** START **
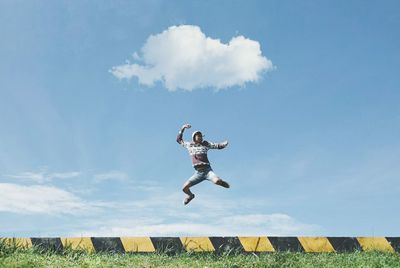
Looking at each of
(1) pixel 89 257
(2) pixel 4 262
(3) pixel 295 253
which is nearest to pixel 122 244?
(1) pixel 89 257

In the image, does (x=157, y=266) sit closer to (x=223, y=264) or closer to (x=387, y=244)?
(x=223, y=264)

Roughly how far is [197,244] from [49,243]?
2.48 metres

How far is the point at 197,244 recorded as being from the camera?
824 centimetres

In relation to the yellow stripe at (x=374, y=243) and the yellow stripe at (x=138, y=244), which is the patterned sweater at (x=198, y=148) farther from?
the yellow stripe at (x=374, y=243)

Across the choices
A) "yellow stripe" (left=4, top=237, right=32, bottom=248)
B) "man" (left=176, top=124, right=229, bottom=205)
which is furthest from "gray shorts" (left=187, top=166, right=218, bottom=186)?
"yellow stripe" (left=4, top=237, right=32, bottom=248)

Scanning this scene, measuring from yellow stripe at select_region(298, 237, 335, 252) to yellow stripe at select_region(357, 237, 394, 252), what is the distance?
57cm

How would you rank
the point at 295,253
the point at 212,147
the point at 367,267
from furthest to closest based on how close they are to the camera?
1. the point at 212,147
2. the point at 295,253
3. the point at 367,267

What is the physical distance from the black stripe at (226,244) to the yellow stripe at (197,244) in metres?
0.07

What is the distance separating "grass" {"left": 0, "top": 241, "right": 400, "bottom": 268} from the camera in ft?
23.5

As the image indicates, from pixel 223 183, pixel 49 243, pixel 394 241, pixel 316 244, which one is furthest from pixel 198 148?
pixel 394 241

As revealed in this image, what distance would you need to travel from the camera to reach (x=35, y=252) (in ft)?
** END **
▶ [THE EXERCISE]:
Beginning at the line that holds "What is the physical", write out word for word each line through the end of the records.

▶ [ANSWER IN FULL]:
What is the physical distance from the black stripe at (226,244) to the yellow stripe at (197,244) in metres?
0.07

What is the distance separating "grass" {"left": 0, "top": 241, "right": 400, "bottom": 268} from the camera in ft?
23.5

As the image indicates, from pixel 223 183, pixel 49 243, pixel 394 241, pixel 316 244, which one is furthest from pixel 198 148?
pixel 394 241

As revealed in this image, what distance would you need to travel from the camera to reach (x=35, y=252) (in ft)?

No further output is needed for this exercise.